There was a sharp rap on the door and Robert Rich walked into the room. "Has Susannah already left for the..." he stopped in mid thought at the sight of Daniel, and the smile disappeared from his face. He shot a glance to Britta and she nodded. A momentary wave of panic rippled through him. "Has she already gone to dole out coal?"
"About an hour ago,” Teesa replied, and then crossed the room to hold the old man's hand. "Daniel rode in late last night and fell into bed exhausted."
"Grave news from the arsenal at Kingston?" Robert asked, relieved to be talking about anything other than his sleeping arrangements with Britta to her father, her very dangerous father.

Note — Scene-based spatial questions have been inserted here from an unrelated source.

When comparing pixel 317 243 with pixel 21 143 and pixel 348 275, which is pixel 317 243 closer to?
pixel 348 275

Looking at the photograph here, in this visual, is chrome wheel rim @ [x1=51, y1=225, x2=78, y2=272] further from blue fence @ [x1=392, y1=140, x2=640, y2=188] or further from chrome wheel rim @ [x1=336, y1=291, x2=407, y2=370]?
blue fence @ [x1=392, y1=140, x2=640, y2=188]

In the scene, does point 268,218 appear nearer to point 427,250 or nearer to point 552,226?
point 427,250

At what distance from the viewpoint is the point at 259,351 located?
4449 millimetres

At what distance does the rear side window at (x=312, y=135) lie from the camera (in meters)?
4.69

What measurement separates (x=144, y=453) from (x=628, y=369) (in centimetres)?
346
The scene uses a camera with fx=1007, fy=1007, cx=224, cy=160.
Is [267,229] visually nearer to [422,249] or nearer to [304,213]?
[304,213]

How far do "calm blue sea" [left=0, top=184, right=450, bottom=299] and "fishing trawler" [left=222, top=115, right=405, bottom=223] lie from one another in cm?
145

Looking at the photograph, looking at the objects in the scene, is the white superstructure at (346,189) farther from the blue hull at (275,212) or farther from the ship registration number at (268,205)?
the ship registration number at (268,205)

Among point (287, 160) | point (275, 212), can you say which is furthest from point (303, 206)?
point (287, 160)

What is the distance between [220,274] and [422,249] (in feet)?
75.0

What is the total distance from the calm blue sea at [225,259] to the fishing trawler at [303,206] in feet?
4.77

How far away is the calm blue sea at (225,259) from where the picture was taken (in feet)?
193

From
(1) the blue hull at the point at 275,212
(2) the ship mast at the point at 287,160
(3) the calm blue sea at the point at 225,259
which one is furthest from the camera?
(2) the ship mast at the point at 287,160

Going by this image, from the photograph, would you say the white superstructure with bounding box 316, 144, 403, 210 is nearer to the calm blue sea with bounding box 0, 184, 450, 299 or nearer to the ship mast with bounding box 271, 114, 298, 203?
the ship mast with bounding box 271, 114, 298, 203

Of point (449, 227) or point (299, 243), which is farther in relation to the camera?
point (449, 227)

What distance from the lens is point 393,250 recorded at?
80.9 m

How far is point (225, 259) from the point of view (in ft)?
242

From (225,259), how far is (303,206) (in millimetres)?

"Only good news. Robert Blake and I captured Colonel Lunsford at his wife's family home so the situation at Kingston has been defused,” Daniel shot Robert a look to stop the question on his lips. "He went peacefully and did not try to escape. He agreed to send the king's horse guard back to Windsor if we would place him in the hands of a magistrate. By the way, we tricked him into revealing his orders. He hadn't been ordered to capture Portsmouth arsenal after all."